[start of Task data]

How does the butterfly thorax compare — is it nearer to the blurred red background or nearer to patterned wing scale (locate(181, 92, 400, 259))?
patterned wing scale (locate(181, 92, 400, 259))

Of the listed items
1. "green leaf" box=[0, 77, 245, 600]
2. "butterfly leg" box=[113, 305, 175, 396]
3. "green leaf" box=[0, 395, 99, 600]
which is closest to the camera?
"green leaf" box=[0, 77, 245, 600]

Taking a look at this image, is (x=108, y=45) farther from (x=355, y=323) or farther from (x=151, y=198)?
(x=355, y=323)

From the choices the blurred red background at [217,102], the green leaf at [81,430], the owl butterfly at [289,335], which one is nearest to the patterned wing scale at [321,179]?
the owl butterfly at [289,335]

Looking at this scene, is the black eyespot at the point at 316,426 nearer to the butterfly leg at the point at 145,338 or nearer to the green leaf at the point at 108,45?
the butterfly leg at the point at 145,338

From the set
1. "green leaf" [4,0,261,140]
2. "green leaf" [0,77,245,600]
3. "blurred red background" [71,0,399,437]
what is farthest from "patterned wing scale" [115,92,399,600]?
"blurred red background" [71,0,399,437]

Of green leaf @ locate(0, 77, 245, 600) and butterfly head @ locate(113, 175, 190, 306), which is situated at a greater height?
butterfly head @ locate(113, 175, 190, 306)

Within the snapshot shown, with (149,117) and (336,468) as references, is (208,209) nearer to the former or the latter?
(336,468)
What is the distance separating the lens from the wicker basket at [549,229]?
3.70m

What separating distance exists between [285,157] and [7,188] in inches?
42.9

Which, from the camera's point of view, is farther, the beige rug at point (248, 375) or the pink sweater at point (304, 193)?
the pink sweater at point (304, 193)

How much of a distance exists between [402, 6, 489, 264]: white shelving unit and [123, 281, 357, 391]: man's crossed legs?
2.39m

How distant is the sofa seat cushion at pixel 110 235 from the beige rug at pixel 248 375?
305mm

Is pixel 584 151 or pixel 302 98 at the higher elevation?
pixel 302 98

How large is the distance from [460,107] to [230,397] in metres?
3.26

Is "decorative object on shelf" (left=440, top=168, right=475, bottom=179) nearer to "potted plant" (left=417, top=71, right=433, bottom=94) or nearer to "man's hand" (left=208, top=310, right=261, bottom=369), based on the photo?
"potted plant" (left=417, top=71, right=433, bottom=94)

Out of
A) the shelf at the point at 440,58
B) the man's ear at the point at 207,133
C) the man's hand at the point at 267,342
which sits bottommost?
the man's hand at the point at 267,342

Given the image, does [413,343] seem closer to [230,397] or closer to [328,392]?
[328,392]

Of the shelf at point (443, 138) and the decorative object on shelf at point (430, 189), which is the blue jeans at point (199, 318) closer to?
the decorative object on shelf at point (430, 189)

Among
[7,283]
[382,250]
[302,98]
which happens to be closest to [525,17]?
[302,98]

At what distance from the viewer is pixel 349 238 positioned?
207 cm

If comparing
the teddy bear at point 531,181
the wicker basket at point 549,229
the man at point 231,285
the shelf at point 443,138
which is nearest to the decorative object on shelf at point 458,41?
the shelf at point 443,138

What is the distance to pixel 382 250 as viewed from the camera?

[end of Task data]

◆ The task
Reproduce the records word for word, beginning with the line that contains "At what distance" and continuing through the last line of the records.

◆ Complete output
At what distance from the viewer is pixel 349 238 positioned?
207 cm

If comparing
the teddy bear at point 531,181
the wicker basket at point 549,229
the man at point 231,285
the shelf at point 443,138
which is nearest to the decorative object on shelf at point 458,41?
the shelf at point 443,138

What is the distance to pixel 382 250 as viewed from the camera?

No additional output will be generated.